+++ Material to process
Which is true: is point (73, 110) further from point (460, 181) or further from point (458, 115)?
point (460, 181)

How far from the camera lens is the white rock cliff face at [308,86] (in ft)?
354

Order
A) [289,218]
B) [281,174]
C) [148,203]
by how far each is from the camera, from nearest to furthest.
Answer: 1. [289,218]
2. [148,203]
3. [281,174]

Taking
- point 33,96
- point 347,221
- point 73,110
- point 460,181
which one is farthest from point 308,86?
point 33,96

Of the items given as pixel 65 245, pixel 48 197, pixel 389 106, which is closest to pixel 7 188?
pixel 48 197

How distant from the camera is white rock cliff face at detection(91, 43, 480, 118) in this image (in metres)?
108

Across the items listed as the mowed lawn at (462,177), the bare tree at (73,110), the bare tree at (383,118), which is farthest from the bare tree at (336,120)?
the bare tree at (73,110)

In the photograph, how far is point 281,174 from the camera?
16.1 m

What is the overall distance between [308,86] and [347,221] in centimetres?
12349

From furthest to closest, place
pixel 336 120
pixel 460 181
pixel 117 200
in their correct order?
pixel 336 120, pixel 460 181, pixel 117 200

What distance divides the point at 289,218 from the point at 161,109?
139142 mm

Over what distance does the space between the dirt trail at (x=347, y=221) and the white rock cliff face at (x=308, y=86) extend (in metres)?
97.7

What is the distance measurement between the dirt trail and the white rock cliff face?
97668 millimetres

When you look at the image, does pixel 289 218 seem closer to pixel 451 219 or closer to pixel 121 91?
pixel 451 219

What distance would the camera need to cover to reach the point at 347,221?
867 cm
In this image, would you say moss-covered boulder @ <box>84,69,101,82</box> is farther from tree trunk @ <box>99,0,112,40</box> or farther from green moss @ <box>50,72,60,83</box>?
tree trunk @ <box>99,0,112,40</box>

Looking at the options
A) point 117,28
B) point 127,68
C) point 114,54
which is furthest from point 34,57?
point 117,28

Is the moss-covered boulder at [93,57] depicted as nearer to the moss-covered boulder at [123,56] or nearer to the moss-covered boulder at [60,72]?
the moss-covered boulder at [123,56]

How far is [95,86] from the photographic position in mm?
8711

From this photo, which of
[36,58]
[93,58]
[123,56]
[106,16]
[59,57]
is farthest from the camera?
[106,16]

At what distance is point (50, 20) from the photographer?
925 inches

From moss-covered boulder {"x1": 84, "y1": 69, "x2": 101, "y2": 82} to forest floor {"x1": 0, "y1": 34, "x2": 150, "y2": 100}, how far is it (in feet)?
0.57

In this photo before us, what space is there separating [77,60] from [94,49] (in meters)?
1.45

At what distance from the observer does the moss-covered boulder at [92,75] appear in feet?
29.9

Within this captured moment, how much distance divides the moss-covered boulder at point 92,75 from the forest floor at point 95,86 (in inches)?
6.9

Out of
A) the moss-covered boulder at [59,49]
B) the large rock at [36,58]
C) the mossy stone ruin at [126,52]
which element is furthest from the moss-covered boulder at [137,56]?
++++++
### Aim of the task
Rewrite the data above with every "white rock cliff face" changed to "pale stone cliff", leaving everything else as it is.

### Result for this task
Which is true: is point (73, 110) further from point (460, 181) or further from point (458, 115)?
point (460, 181)

How far from the camera lens is the pale stone cliff at [308,86] (in ft)?
354

Order
A) [289,218]
B) [281,174]
C) [148,203]
by how far each is from the camera, from nearest to furthest.
Answer: 1. [289,218]
2. [148,203]
3. [281,174]

Taking
- point 33,96
- point 347,221
- point 73,110
- point 460,181
which one is farthest from point 308,86?
point 33,96

Of the items given as pixel 65 245, pixel 48 197, pixel 389 106, which is closest to pixel 7 188?
pixel 48 197

How distant from the camera is pale stone cliff at detection(91, 43, 480, 118) in this image (in metres)?
108

Across the items listed as the mowed lawn at (462,177), the bare tree at (73,110), the bare tree at (383,118), which is farthest from the bare tree at (336,120)?
the bare tree at (73,110)

In the photograph, how far is point 281,174 from the camera?
16.1 m

What is the overall distance between [308,86] and [347,221] in centimetres?
12349

From furthest to closest, place
pixel 336 120
pixel 460 181
pixel 117 200
in their correct order?
pixel 336 120, pixel 460 181, pixel 117 200

What distance divides the point at 289,218 from the point at 161,109?
139142 mm

Over what distance does the space between the dirt trail at (x=347, y=221) and the pale stone cliff at (x=308, y=86) extend (in metres)?
97.7

What is the distance measurement between the dirt trail and the pale stone cliff?
97668 millimetres

When you look at the image, does pixel 289 218 seem closer to pixel 451 219 or closer to pixel 121 91?
pixel 451 219

What distance would the camera need to cover to reach the point at 347,221?
867 cm
In this image, would you say moss-covered boulder @ <box>84,69,101,82</box> is farther from tree trunk @ <box>99,0,112,40</box> or farther from green moss @ <box>50,72,60,83</box>?
tree trunk @ <box>99,0,112,40</box>

Looking at the options
A) point 117,28
B) point 127,68
C) point 114,54
which is furthest from point 34,57?
point 117,28

Is the moss-covered boulder at [93,57] depicted as nearer to the moss-covered boulder at [123,56] or nearer to the moss-covered boulder at [60,72]?
the moss-covered boulder at [123,56]

How far is [95,86] from the photographic position in mm?
8711

From this photo, which of
[36,58]
[93,58]
[123,56]
[106,16]
[59,57]
is farthest from the camera?
[106,16]

At what distance is point (50, 20) from the photographer?
925 inches

From moss-covered boulder {"x1": 84, "y1": 69, "x2": 101, "y2": 82} to forest floor {"x1": 0, "y1": 34, "x2": 150, "y2": 100}, how far is it (in feet)?
0.57

In this photo before us, what space is there separating [77,60] from [94,49] (in meters)?
1.45

At what distance from the observer does the moss-covered boulder at [92,75] appear in feet?
29.9

Within this captured moment, how much distance divides the moss-covered boulder at point 92,75 from the forest floor at point 95,86 (in inches)?
6.9

Out of
A) the moss-covered boulder at [59,49]
B) the large rock at [36,58]
C) the mossy stone ruin at [126,52]
which element is furthest from the moss-covered boulder at [137,56]?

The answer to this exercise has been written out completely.